For the settlements extend till they seem to have no end; Spreading silently, you can’t tell when or how; And a home-infested land stretches out on every hand, So there is no Up the Country for us now.
On the six-foot Mountain peak, up and down the dubious creek, Where the cockatoos alone should make a row, There the rooster tears his throat, to announce with homely note, That there is no Up the Country for us now.
Where the dingo should be seen, sounds the Army tambourine, While the hardest case surrenders with a vow; And the church-bell, going strong, makes us feel we’ve lived too long, Since there is no Up the Country for us now.
And along the pine-ridge side, where the mallee-hen should hide, You will see some children driving home a cow; Whilst, ballooning on a line, female garniture gives sign, That there is no Up the Country for us now.
Here, in place of emu’s eggs, you will find surveyors’ pegs, And the culvert where there ought to be a slough; There, a mortise in the ground, shows the digger has been round, And has left no Up the Country for us now.

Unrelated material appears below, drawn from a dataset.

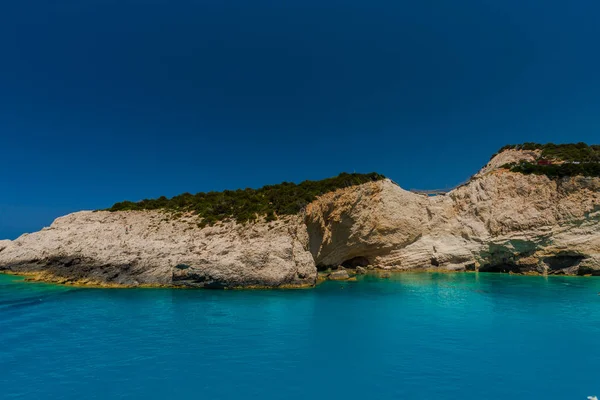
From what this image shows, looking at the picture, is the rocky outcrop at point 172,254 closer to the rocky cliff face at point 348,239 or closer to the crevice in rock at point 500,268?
the rocky cliff face at point 348,239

And across this fenced-in view, like our friend the well-sung Jew, Goes the swaggy, with a frown upon his brow, He is cabin’d, cribb’d, confin’d, for the thought is on his mind, That there is no Up the Country for him now.
And the boy that bolts from home has no decent place to roam, No region with adventure to endow, But his ardent spirit cools at the sight of farms and schools, Hence, there is no Up the Country for him now.

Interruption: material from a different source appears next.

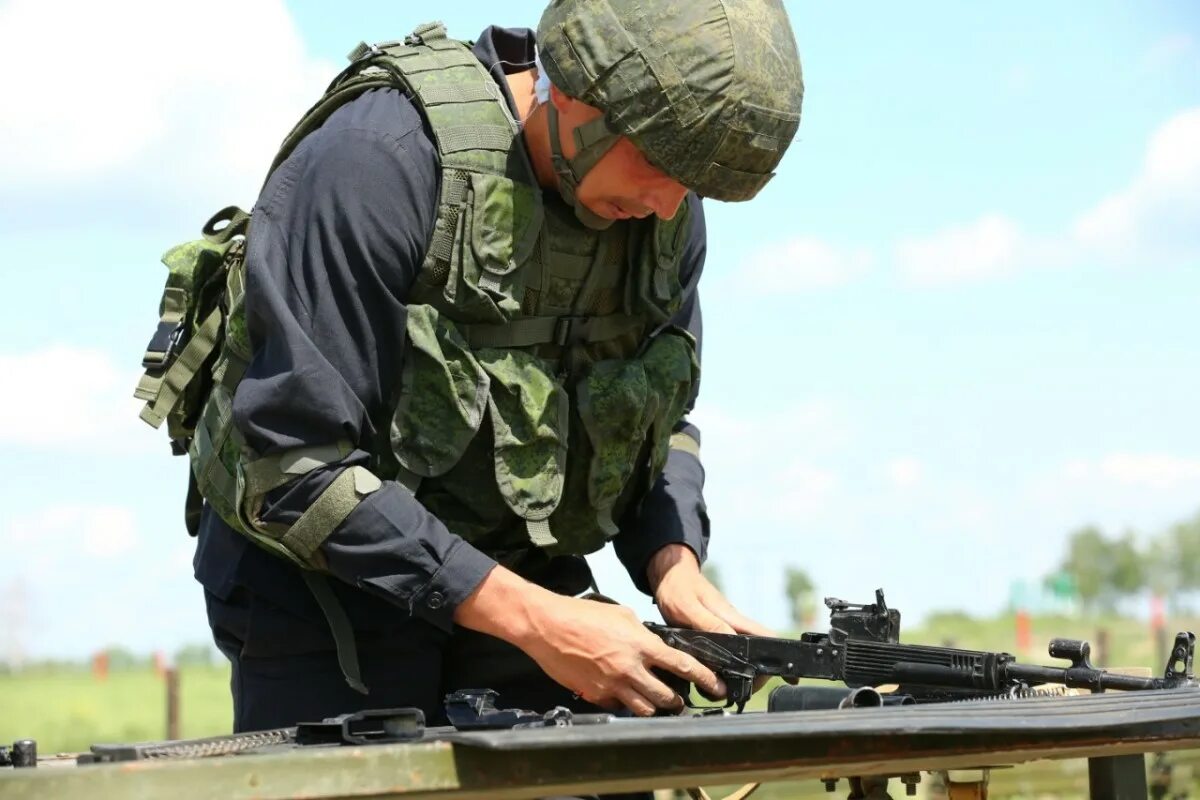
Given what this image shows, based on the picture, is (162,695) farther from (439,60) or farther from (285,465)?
(285,465)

Such a settling, spreading curse must infallibly grow worse, Till the saltbush disappears before the plough, But the future, evil-fraught, is forgotten in the thought, That there is no Up the Country for us now.

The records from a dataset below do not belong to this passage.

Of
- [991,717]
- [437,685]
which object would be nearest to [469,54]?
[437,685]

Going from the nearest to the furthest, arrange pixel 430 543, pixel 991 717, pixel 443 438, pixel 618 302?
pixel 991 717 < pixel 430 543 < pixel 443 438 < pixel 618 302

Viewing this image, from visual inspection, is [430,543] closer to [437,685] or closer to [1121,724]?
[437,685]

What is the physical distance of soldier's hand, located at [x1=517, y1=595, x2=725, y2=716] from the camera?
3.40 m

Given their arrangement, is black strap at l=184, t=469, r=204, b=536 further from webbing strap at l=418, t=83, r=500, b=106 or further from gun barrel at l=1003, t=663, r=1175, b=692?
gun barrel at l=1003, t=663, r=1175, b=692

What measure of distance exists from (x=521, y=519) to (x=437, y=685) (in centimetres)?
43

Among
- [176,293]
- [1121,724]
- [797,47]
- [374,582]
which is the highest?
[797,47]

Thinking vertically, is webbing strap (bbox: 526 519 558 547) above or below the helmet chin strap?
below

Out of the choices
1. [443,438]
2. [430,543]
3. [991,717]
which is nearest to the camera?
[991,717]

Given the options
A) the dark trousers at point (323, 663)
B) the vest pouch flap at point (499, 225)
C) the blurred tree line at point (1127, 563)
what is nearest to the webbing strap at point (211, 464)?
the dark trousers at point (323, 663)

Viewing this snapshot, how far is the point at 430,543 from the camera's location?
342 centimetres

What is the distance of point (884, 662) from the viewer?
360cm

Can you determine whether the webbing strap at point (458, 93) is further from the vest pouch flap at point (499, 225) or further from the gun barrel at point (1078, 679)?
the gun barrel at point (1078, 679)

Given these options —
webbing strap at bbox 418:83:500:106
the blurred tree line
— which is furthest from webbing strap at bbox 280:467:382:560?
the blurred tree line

We must do a steady shift, and devote our minds to thrift, Till we reach at length the standard of the Chow, For we’re crumpled side by side in a world no longer wide, And there is no Up the Country for us now.
Better we were cold and still, with our famous Jim and Bill, Beneath the interdicted wattle-bough, For the angels made our date five-and-twenty years too late, And there is no Up the Country for us now.